**OBIETTIVO DEL COMPITO:**
Restituisci, parola per parola, il passo dell'estratto sul calo dei viaggi verso gli Stati Uniti che inizia con "Il traffico aereo" e prosegue fino a "degli Stati Uniti.".

L’azienda sta registrando una “decisa decelerazione” dei flussi attraverso l’Atlantico, ha dichiarato martedì l’amministratore delegato Sébastien Bazin in un’intervista a Bloomberg TV. Il calo rappresenta un’accelerazione rispetto al declino del 18-20% osservato nei primi 90 giorni dell’anno, ha spiegato. I viaggiatori stanno preferendo mete come il Canada, il Sud America o l’Egitto al posto degli Stati Uniti, ha aggiunto Bazin.
«Probabilmente è l’ansia di entrare in un territorio sconosciuto» ha detto Bazin. Sebbene i casi di persone trattenute alla frontiera siano ancora aneddotici, hanno comunque generato un “cattivo passaparola” che sta cominciando a riflettersi nelle tendenze delle prenotazioni, ha spiegato.
Il traffico aereo transatlantico è da tempo un pilastro per compagnie aeree e operatori turistici, essendo una delle rotte più redditizie al mondo. Ora, però, un numero crescente di aziende segnala difficoltà: da una parte, i turisti americani stringono la cinghia ed evitano l’Europa, e dall’altra gli europei stanno eludendo gli Stati Uniti per motivi politici.
Lunedì, Air Canada ha annunciato che le prenotazioni per i voli transfrontalieri tra città canadesi e statunitensi sono diminuite del 10% per il periodo aprile-settembre, poiché i canadesi reagiscono alla guerra commerciale in corso evitando viaggi verso sud. Questo cambiamento fa parte di un boicottaggio più ampio dei prodotti americani, in risposta ai dazi imposti da Trump e alle sue ripetute dichiarazioni secondo cui il Canada dovrebbe far parte degli Stati Uniti.

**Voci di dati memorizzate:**
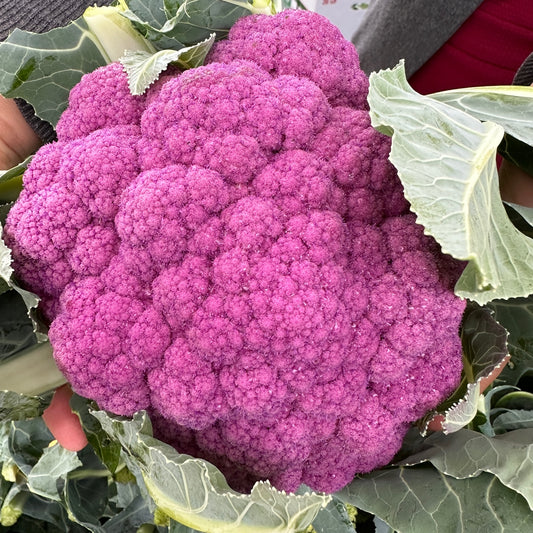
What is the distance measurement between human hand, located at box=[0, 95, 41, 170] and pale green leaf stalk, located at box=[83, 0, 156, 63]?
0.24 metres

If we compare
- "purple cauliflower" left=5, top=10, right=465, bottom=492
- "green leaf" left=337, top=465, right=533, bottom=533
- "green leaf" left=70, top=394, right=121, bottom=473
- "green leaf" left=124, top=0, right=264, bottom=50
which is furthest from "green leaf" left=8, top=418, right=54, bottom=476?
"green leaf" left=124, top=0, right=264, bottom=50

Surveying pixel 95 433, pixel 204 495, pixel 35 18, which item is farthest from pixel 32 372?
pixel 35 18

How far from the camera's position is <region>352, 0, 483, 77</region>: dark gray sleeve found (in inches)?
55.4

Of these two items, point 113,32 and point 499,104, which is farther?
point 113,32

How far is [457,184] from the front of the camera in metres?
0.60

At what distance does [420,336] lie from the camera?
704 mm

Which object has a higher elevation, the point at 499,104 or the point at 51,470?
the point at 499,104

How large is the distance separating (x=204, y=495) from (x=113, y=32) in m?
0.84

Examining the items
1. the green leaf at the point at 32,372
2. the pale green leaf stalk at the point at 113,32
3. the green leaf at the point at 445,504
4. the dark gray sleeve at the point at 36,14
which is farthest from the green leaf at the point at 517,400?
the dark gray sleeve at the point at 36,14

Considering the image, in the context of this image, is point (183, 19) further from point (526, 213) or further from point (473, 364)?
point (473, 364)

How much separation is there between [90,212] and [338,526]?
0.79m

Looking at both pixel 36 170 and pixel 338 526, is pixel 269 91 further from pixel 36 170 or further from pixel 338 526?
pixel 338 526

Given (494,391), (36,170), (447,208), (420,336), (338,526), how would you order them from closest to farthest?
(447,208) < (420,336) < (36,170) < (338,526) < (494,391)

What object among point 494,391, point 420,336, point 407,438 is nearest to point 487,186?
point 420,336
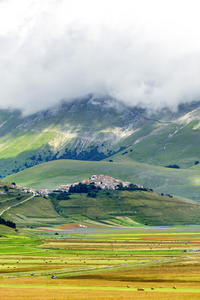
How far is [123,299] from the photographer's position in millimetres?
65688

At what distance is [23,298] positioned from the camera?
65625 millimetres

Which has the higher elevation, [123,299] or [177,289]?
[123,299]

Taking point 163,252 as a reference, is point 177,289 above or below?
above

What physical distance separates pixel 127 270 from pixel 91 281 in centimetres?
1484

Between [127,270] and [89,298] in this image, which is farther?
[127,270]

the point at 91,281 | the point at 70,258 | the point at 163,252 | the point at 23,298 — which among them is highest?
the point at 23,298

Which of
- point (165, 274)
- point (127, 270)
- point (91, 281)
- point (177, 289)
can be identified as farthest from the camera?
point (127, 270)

...

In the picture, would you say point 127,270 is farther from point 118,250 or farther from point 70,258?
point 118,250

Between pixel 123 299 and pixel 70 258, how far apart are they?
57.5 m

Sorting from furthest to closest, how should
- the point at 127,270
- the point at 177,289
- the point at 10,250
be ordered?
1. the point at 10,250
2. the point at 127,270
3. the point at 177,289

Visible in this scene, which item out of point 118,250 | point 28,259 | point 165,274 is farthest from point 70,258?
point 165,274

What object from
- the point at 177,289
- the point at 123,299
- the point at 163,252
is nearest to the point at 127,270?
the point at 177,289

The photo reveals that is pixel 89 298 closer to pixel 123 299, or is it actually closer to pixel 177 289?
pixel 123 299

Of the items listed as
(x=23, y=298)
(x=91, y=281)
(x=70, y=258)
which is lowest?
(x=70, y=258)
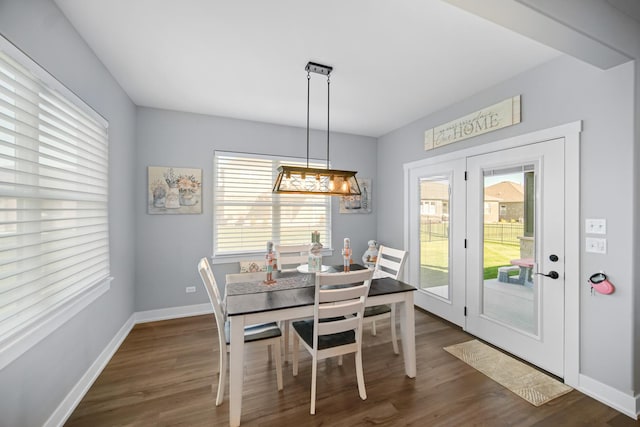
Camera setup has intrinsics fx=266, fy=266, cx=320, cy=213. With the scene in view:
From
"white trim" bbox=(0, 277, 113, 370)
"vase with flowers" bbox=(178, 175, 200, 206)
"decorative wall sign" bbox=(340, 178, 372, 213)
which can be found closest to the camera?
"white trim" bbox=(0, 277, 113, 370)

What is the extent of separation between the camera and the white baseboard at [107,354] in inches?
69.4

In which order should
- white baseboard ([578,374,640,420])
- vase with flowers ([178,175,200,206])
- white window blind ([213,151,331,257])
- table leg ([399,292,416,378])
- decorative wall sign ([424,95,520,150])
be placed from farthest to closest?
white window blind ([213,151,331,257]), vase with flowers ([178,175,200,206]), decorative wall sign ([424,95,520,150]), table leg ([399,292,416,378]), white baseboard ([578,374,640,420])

* * *

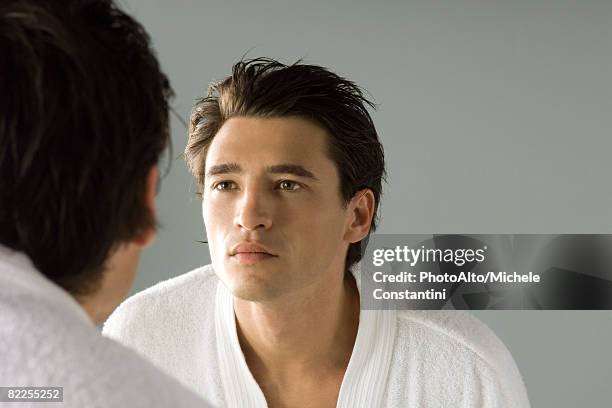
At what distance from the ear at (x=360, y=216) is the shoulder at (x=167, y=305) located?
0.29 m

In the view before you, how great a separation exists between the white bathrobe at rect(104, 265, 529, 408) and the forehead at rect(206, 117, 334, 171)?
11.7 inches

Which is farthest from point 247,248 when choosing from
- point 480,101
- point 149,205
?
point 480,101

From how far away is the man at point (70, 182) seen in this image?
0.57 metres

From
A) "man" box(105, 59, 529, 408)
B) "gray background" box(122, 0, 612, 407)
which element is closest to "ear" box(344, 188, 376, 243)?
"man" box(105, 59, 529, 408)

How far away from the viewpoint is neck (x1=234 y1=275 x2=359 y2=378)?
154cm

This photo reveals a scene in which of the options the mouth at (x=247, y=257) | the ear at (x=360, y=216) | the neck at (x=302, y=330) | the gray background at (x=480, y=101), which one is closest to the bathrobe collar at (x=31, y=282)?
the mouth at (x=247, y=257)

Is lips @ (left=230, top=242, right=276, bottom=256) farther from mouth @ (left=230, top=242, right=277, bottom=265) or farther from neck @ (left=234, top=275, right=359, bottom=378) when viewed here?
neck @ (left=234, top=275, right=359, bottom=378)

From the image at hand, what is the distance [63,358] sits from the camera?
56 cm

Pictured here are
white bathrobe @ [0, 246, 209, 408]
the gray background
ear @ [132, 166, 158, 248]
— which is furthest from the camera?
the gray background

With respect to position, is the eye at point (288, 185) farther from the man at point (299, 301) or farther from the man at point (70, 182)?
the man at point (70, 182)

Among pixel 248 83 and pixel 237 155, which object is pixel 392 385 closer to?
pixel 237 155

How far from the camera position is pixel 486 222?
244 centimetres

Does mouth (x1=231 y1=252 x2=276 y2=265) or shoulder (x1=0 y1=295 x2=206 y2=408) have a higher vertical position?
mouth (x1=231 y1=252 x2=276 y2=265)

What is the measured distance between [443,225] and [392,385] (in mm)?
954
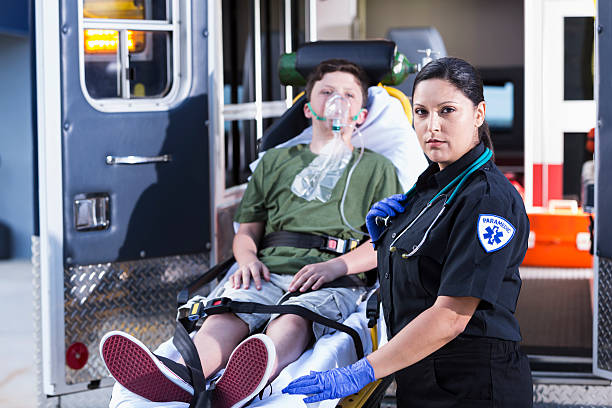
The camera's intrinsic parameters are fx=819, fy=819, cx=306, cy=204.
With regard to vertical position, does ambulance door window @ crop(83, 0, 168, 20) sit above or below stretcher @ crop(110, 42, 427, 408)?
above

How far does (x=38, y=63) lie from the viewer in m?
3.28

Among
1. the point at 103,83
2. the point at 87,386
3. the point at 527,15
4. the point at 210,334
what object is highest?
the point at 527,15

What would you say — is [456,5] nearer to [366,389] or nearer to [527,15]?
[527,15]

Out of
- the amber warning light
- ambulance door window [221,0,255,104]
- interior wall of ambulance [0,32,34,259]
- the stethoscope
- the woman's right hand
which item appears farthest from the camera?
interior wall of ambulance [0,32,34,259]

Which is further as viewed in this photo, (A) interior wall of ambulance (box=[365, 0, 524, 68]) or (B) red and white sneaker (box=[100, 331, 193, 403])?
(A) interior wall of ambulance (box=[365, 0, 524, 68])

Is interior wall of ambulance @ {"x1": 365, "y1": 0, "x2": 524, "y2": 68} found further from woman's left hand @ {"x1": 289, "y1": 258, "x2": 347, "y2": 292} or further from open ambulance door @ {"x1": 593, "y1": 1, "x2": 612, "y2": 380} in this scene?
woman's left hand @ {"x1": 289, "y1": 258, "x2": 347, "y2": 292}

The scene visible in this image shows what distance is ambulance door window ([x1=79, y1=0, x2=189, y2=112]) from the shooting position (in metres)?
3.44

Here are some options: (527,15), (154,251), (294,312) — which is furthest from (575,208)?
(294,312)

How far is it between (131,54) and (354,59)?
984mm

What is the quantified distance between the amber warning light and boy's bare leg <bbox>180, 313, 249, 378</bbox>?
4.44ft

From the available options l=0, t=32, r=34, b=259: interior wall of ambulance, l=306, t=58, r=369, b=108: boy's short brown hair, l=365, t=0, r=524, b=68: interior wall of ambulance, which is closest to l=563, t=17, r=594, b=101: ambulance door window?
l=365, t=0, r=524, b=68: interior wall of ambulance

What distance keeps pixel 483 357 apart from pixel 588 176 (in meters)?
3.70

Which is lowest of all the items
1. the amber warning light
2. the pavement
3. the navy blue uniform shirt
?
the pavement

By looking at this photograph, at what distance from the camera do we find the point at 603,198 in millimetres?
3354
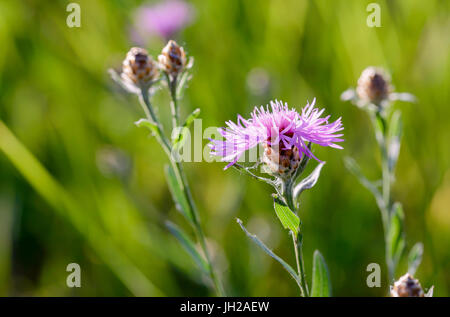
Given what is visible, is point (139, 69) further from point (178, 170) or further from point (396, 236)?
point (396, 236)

**SOLUZIONE:**
Il traffico aereo transatlantico è da tempo un pilastro per compagnie aeree e operatori turistici, essendo una delle rotte più redditizie al mondo. Ora, però, un numero crescente di aziende segnala difficoltà: da una parte, i turisti americani stringono la cinghia ed evitano l’Europa, e dall’altra gli europei stanno eludendo gli Stati Uniti per motivi politici.
Lunedì, Air Canada ha annunciato che le prenotazioni per i voli transfrontalieri tra città canadesi e statunitensi sono diminuite del 10% per il periodo aprile-settembre, poiché i canadesi reagiscono alla guerra commerciale in corso evitando viaggi verso sud. Questo cambiamento fa parte di un boicottaggio più ampio dei prodotti americani, in risposta ai dazi imposti da Trump e alle sue ripetute dichiarazioni secondo cui il Canada dovrebbe far parte degli Stati Uniti.